The pads are quite an interesting design using a fabric-covered breathable foam material. Final explain this as being much more suited to how they want the D8000 final tuning to sound. This is in particular reference to high-frequency reproduction compared to the larger well-sealed leather pads used by the likes of Audeze. They do seem to be detachable also so I am presuming you can order replacements but I do not see that option on their website at present.
Foam Pros & Cons
The foam material also feels fairly stiff and retains its shape quite well. You are unlikely to ever get that sweaty feeling from long-term use in hot climates nor can I see them flaking or falling apart over time. However, the outer fabric is a touch loose so the foam has a bit of movement inside.

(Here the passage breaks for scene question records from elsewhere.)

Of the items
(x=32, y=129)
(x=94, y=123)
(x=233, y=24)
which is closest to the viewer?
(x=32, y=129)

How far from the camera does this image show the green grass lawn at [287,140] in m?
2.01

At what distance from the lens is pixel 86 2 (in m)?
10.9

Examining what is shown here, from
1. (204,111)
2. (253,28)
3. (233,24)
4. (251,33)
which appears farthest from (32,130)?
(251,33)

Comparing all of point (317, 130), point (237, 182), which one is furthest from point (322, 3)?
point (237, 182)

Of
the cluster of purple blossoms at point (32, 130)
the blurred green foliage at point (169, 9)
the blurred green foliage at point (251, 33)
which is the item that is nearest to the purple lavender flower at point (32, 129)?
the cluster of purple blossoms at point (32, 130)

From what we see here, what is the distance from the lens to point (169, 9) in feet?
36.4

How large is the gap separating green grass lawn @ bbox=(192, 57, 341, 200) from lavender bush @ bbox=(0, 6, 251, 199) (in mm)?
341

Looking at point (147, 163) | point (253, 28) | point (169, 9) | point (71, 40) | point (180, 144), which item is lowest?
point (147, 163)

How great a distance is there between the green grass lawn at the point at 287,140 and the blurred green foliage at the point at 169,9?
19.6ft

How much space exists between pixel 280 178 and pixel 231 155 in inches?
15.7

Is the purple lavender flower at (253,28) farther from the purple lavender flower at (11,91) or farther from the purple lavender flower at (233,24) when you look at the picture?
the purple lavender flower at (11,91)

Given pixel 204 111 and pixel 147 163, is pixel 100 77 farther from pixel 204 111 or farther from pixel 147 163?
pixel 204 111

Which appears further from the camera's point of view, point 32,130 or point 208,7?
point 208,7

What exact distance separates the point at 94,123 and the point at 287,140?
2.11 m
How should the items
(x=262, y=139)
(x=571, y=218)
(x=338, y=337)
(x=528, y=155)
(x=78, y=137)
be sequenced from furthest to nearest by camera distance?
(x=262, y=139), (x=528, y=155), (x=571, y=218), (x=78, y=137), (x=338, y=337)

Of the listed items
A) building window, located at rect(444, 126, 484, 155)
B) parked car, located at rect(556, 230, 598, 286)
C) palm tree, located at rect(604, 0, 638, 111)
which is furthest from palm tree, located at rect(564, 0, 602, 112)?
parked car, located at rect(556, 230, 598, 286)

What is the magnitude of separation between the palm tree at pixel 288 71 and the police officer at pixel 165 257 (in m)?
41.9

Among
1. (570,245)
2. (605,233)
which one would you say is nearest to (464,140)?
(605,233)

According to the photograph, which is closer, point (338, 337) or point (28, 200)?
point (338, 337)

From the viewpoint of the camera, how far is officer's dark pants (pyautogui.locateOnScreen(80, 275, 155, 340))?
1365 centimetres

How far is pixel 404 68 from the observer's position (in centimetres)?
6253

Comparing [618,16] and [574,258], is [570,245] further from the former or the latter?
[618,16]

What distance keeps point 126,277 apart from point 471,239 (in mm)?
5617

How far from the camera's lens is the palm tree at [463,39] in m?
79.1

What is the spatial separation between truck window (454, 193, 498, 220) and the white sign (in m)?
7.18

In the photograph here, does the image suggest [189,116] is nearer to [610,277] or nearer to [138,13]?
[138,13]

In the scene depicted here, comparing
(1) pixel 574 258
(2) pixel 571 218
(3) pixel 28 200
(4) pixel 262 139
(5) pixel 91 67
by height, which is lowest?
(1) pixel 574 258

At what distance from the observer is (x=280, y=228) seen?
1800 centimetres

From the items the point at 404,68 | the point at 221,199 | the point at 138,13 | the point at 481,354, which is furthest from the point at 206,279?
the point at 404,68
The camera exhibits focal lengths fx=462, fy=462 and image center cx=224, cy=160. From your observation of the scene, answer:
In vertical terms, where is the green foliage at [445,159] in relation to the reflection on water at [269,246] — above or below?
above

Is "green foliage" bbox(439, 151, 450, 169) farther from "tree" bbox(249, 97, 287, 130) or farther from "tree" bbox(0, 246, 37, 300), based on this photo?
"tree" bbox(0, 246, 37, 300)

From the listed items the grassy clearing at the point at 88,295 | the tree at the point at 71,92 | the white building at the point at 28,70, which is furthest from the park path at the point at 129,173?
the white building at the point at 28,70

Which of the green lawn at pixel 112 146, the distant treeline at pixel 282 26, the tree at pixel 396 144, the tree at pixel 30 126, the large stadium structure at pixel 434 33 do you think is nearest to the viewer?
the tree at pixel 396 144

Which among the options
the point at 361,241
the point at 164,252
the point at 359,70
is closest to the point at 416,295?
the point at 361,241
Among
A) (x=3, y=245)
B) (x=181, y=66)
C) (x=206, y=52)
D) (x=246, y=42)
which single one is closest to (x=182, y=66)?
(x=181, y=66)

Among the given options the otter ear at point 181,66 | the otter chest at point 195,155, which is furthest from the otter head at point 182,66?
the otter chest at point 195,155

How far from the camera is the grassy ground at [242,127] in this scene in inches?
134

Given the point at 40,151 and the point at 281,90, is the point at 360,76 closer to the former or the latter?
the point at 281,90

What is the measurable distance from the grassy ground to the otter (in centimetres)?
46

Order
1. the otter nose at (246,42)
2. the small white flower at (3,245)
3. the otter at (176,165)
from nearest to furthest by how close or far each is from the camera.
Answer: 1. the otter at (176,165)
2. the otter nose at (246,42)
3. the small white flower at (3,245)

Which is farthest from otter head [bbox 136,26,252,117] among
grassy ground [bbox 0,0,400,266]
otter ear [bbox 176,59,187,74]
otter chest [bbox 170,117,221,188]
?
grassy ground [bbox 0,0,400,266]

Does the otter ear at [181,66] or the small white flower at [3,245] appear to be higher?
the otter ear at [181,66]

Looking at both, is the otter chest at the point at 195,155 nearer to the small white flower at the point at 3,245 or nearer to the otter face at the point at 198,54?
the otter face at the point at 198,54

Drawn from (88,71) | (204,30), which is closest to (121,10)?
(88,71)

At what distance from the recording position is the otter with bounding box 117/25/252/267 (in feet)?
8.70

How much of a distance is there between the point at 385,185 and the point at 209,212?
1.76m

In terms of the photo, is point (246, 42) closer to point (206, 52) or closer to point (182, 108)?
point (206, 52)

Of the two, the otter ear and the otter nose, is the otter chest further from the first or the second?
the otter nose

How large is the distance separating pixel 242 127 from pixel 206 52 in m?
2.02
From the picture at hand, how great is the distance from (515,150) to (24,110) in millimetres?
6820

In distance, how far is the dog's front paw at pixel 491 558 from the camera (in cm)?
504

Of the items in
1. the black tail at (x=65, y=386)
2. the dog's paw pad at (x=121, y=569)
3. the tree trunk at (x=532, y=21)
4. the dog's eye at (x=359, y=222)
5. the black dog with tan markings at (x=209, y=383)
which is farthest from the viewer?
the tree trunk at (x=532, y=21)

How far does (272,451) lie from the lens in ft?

The degree of foam padding movement depends on your head shape and size as the overall size of the D8000 is quite big. On its smallest setting, I get a fairly nice level of clamp and minimal movement but I have to position the headband quite far back on the top of my head.
If I get the setting just right the D8000 is quite comfortable, perhaps more so than the LCD-4. If I tip it further forward too much it creates a downward force that pushes down on the pads and top of my ears. This tends to create a little bit of uncomfortable pressure and continual minute adjustments that take away a little from the levels of comfort.
The D8000 comes in a large two-piece black box with what seems to be almost a croc-skin style laminate finish. It is the inside however that just gave me nightmares. The packing is extreme, complex and at times just darn right frustrating. Leave aside around 30 minutes to slowly work your way through the twists and turns of the cardboard and foam layering. They will eventually reveal most of the accessories and the headphones.
The D8000 does come with a fairly sold and well-built black metal stand as well as the two aforementioned cables. There are no additional pads or gadget such as airline adapters. The stand is a little unique for me in the way they hold the D8000.
Instead of resting the headband on the horizontal t-bar at the top you get two indented areas, one on each side of the end of the t-bar. Here you simply rest the D8000 on top and it should fit into place around the top of the alloy part of the headband below the plastic block.
The benefit of this is a lack of creasing or deforming of the headband since it is no in contact with the bar itself. The downside is the possible scrapes and chips you could incur if you are not careful when resting the headphone onto the indents. This is metal on metal at times so there is no cushion from the force of contact.
Aside from that, it has a good height, solid base so it will not accidentally move around. It also has plenty of space for the headphones plus cables without dragging on any surface below.